(Items from a dataset)

++++++

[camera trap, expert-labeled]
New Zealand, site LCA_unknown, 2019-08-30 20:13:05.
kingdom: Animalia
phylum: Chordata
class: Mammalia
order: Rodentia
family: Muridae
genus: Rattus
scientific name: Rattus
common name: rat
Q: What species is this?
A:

++++++

§ **HOW TO COMPLETE THIS TASK**
The lines to output run from the one containing "scientific name: Rattus" through the last line of the records above; repeat them exactly and nothing more.

§ **SOLUTION TO THIS PROBLEM**
scientific name: Rattus
common name: rat
Q: What species is this?
A:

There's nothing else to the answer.